While July 4 incident received scant notice, the stories of countless
teenagers in the Bowdoin Street area will likely never come to
light, according to Domingos DaRosa who maintains that police
assaults are all too common, whether or not kids are criminally
involved.
“I could line this street up with kids who’ve been
assaulted by police,” he said, standing on Westville Street
outside the Marshall Community Center where he works.
DaRosa still carries the Polaroid photographs, the scars and the
damaged shoulder he says he sustained during a 1997 beating he
says police administered in a lot behind the Area B station.
DaRosa says he was walking home one night when an acquaintance
he knew from high school drove by and offered him a ride. He got
in the car and rode for a few blocks.
“I didn’t know it was stolen until a cop turned on
his lights behind us and the guy didn’t stop,” DaRosa
says.
The friend eventually did stop, then exited the car, running.
DaRosa did the same.
“I was running, then I stopped,” DaRosa recalls. “I
thought, ‘why am I running. I haven’t done anything
wrong.’”
“I said ‘I didn’t do nothing,’”
he recalls. “The cop hit me in the back of the head with
his billy club. Then I turned around and he hit me in my mouth
with his walkie talkie.”
DaRosa, who when was 19 years old and 5’2”, but weighed
180 pounds, punched the police officer, beating him to the ground.
He threw the officer’s walkie talkie in a bush, then fled.
The officers eventually found him, covered in blood and hiding
in a backyard.
“They were laughing at the officer I beat up,” DaRosa
says. “They said, ‘how are you going to let a kid
beat you up. One cop said, ‘don’t worry about it.
Put him in my car.”
DaRosa, who was handcuffed, was put in the officer’s car,
then driven to a parking lot behind the B2 station where he says
a group of seven officers beat him for what he estimates was 15
minutes.
DaRosa says he remembers the officers pulling him from the car,
then beating him with their batons and fists and stomping him
with their feet.
“I remember lying in a fetal position with my arms over
my face. And what good did it do,” he says, holding up a
Polaroid of a bruise in the shape of a footprint on his ribs.
DaRosa says he sustained fractures in his arm and damage to his
rotator cuff, lacerations on his face and lips.
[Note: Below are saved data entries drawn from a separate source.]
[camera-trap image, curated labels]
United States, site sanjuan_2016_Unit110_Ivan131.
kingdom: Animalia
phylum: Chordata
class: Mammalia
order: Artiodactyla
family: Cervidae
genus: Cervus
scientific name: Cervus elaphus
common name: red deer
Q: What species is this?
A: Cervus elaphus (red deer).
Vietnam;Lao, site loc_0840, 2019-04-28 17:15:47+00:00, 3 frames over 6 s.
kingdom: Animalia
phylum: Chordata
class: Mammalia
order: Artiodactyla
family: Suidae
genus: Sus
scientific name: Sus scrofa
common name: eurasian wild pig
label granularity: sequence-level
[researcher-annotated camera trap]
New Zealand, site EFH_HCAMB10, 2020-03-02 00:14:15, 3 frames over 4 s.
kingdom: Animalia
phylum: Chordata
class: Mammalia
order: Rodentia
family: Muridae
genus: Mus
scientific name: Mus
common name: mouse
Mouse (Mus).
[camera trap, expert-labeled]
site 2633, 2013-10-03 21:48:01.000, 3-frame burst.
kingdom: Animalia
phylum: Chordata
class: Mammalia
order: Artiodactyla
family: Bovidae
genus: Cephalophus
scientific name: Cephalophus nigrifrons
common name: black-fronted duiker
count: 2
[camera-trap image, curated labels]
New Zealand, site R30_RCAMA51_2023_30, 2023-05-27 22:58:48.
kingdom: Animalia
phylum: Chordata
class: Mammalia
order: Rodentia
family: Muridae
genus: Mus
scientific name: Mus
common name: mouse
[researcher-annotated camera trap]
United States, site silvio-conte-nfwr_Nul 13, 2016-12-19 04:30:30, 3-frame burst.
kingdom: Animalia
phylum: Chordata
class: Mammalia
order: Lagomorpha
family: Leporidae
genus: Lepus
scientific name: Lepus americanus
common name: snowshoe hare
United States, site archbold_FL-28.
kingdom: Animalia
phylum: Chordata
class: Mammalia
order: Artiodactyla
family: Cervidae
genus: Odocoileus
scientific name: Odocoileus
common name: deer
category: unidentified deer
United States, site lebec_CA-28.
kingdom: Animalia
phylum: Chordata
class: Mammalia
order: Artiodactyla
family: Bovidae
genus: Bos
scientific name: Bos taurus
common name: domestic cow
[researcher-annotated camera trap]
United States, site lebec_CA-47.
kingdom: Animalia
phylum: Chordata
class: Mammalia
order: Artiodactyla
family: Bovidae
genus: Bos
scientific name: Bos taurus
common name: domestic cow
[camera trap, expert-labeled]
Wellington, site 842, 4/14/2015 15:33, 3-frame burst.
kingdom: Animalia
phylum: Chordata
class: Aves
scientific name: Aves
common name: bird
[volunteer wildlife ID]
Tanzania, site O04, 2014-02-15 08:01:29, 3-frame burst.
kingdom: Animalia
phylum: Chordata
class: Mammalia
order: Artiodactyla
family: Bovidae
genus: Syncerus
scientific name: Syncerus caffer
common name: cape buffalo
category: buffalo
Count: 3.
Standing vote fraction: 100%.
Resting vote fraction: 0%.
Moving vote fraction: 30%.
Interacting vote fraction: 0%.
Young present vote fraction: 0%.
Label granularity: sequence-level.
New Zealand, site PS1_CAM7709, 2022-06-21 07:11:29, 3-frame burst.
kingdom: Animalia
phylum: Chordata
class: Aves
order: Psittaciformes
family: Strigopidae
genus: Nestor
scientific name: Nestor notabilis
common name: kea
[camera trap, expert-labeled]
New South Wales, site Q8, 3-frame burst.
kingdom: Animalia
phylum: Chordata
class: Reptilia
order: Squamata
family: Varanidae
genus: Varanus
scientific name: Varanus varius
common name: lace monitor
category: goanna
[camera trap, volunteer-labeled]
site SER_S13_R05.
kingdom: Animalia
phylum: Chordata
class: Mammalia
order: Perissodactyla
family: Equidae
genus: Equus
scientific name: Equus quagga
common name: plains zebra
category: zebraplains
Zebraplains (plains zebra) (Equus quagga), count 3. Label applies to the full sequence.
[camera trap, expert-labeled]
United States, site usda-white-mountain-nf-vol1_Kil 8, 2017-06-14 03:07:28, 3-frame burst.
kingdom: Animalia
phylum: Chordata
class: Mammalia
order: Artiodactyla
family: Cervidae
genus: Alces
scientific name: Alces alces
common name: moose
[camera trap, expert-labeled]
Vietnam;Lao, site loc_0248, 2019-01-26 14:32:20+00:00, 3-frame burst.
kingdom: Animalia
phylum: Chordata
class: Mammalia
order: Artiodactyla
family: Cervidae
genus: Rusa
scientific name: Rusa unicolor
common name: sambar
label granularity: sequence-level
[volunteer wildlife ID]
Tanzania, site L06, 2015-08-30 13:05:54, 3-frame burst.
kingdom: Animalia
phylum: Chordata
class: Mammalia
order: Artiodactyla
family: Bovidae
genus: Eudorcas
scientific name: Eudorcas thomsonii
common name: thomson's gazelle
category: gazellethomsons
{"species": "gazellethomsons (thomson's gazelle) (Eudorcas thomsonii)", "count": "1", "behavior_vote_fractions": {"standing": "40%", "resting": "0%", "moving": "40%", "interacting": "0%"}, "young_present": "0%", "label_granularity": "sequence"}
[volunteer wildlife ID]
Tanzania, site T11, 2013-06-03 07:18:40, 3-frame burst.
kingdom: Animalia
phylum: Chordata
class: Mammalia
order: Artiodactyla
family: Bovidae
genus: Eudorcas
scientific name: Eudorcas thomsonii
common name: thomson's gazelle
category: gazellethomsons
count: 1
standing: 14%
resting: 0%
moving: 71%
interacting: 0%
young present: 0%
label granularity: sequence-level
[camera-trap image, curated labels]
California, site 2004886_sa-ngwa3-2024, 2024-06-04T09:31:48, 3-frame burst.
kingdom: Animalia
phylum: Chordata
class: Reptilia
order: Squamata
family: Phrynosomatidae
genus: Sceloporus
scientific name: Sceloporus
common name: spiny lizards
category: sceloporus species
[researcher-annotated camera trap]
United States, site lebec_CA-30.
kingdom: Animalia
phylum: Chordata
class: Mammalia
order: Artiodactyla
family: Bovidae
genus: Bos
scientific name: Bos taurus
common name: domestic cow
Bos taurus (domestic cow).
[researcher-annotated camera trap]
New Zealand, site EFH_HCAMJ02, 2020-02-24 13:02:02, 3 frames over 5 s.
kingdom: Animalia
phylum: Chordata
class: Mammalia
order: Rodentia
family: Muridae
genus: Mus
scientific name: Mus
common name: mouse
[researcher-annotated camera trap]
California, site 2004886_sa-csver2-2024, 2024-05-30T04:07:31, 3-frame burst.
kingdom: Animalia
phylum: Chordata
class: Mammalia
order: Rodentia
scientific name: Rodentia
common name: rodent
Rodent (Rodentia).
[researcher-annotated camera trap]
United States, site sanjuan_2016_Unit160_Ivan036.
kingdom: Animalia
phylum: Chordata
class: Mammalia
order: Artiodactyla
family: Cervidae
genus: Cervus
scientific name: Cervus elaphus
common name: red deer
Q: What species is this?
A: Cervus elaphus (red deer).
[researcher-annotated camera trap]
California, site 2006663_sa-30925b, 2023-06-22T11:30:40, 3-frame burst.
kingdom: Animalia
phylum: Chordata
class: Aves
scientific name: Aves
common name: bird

“I was covered in blood. My eyes were swollen. I had footprints
on my face and all over my body.”
DaRosa, who plead guilty to a misdemeanor charge of assault and
battery on a public servant, was given one year of probation.
When DaRosa went to file a complaint at the Area B station, he
was given conflicting instructions.
“They said I had to report it with the sergeant on the 11-7
shift,” he said. “I got there at 1 a.m. and they said
I had to see the sergeant on the morning shift. The superintendent
in the morning told me again to see the sergeant at night. The
night sergeant told me to go to internal affairs. At internal
affairs, they told me they couldn’t do anything without
a police report.”
DaRosa’s sister’s ex-boyfriend worked at the station
and was eventually able to assist him in filing a complaint. But
DaRosa was unable to procure a copy of his medical record from
Boston Medical Center. Officials there said they had no record
of treating him, although he clearly remembers being taken there.
Police also refused to turn over a copy of his mug shot from the
night of the beating.
When he took the case to Roxbury District Court, he says a magistrate
rejected his case, saying he had too little evidence and he had
waited too long to bring the case forward.
The beating left the 19-year-old DaRosa angry with police, an
anger that he says has subsided over the years as he’s poured
his energy into working with youth. But the physical effects of
the beating are still with him, he says.
“To this day I can’t feel the finger tips in my left
hand,” he told the Banner. “If I put any pressure
on my shoulder, my arm goes numb. I can’t lift weights.
I’m left-handed, and my left arm is no good.”